- Try it -
Write out all records as given; omit images.

--- START ---

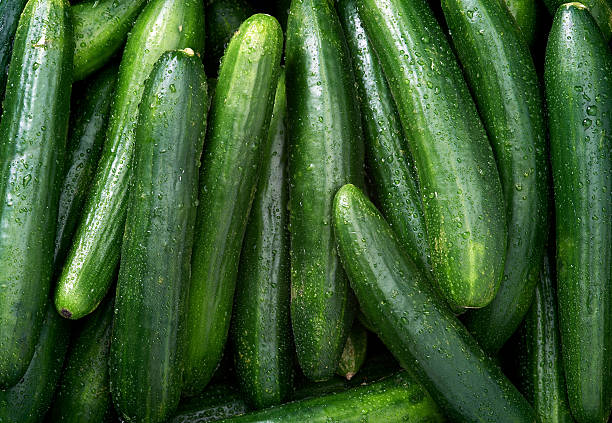 cucumber background - cucumber stock photos and pictures
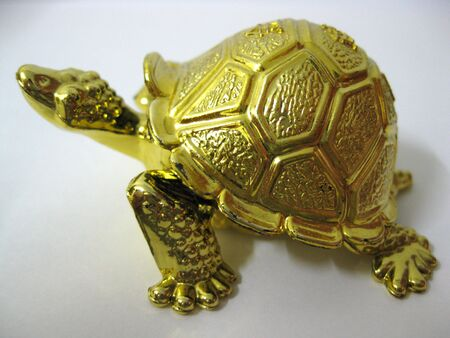 Gold Turtle in Feng Shui it means brings wealth and great good fortune photo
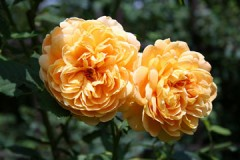 yellow graham thomas roses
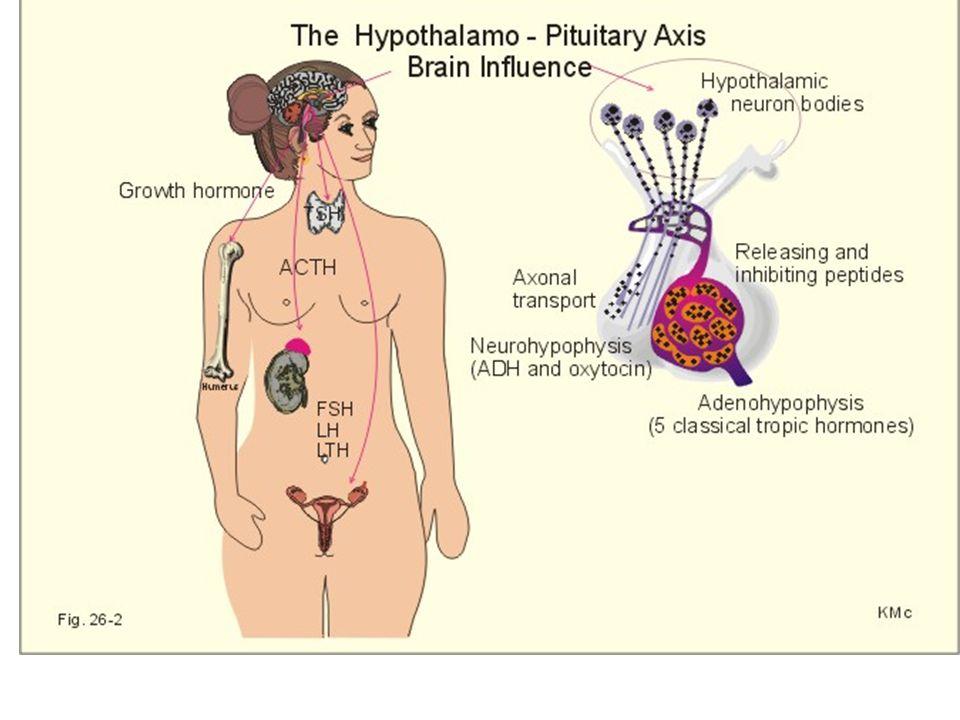 Human Chorionic Gonadotropin Mencegah terjadinya menstruasi Sekresi dari sel trofoblast sinsitium – di darah 8 ‑ 9 hari setelah ovulasi.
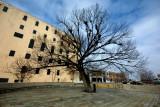 Tree that survuved the Oklahoma City Bombing Memorial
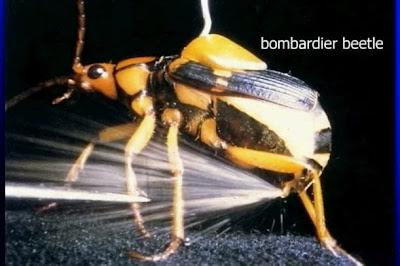10 อันดับสัตว์, จัดอันดับ, ชีวิตสัตว์, สัตว์มีพิษ, สิบอันดับสัตว์, แมลงปีกแข็งบอมบาร์ดิเออ (Bombardier)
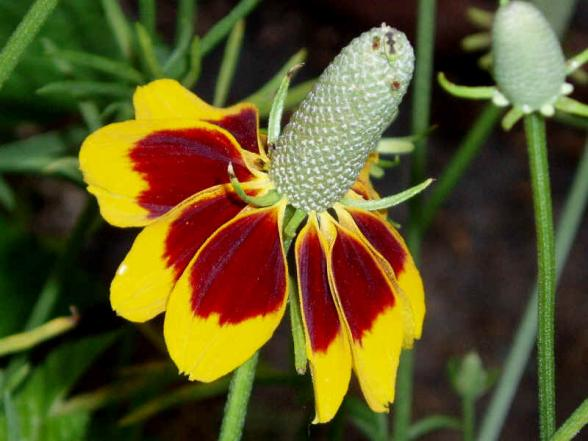 Mexican Hat Seeds
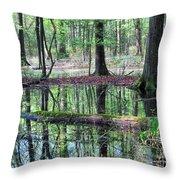 Forest Wetland Throw Pillow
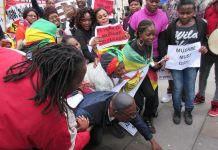 The demonstration brought together a wide range of diaspora groups united in a demand that Mugabe must go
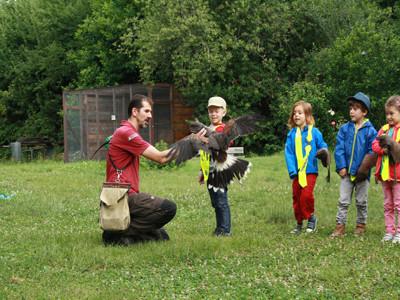 Kleine Kinder besuchen eine Falknerei.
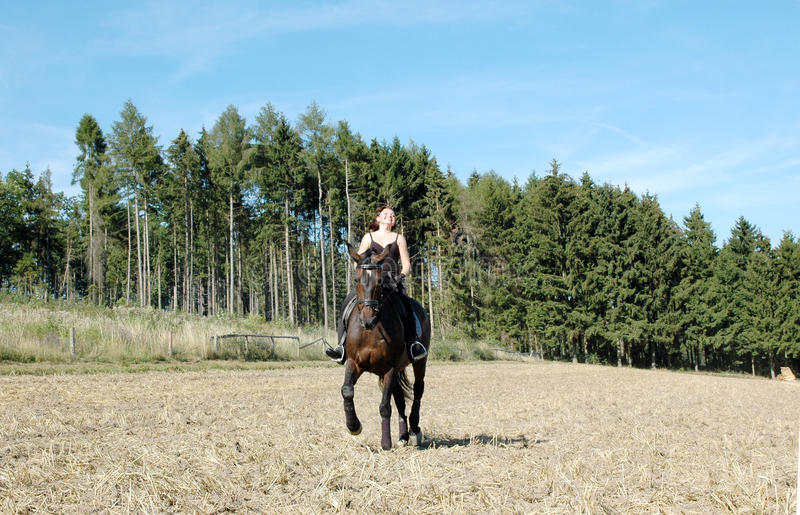 Download Equestrienne And  Horse. Hanoverian. Stock Image - Image: 10661103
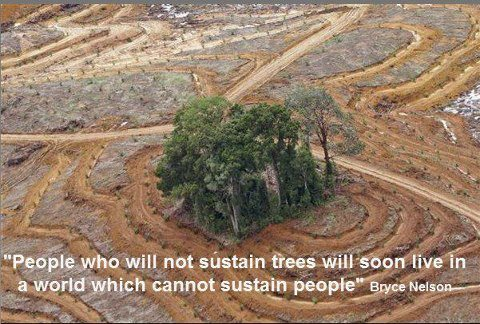 Keep Earth Green Quote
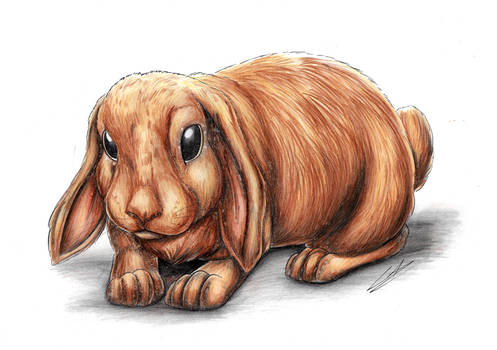 :COMM: Little Bunny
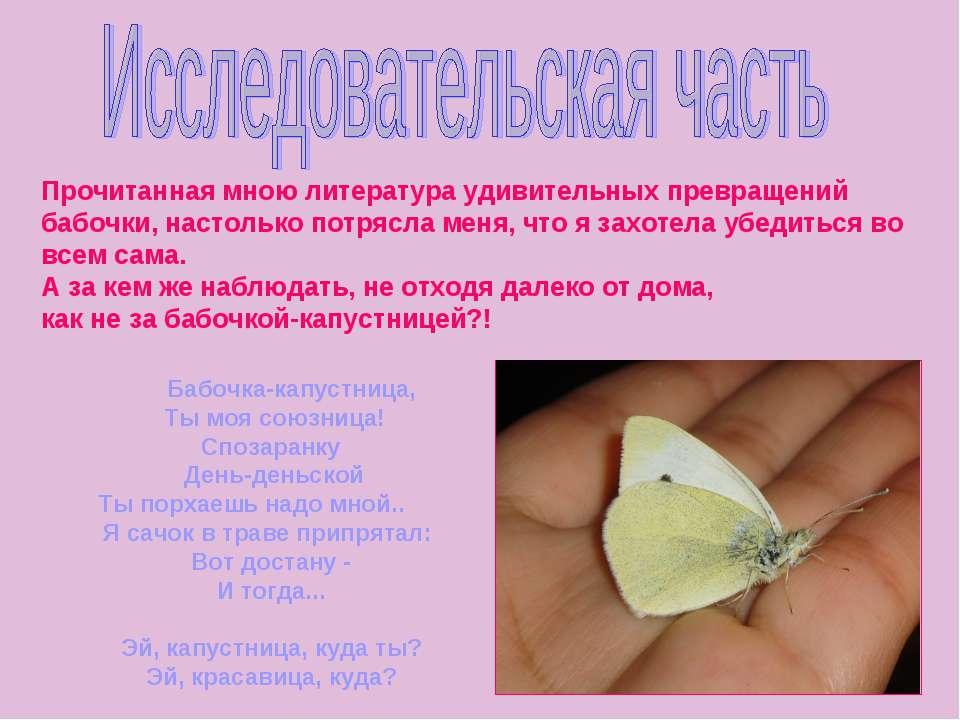 Прочитанная мною литература удивительных превращений бабочки, настолько потря...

--- END ---

- Task response -
 cucumber background - cucumber stock photos and pictures
 Gold Turtle in Feng Shui it means brings wealth and great good fortune photo
 yellow graham thomas roses
 Human Chorionic Gonadotropin Mencegah terjadinya menstruasi Sekresi dari sel trofoblast sinsitium – di darah 8 ‑ 9 hari setelah ovulasi.
 Tree that survuved the Oklahoma City Bombing Memorial
10 อันดับสัตว์, จัดอันดับ, ชีวิตสัตว์, สัตว์มีพิษ, สิบอันดับสัตว์, แมลงปีกแข็งบอมบาร์ดิเออ (Bombardier)
 Mexican Hat Seeds
 Forest Wetland Throw Pillow
 The demonstration brought together a wide range of diaspora groups united in a demand that Mugabe must go
 Kleine Kinder besuchen eine Falknerei.
 Download Equestrienne And  Horse. Hanoverian. Stock Image - Image: 10661103
 Keep Earth Green Quote
 :COMM: Little Bunny
 Прочитанная мною литература удивительных превращений бабочки, настолько потря...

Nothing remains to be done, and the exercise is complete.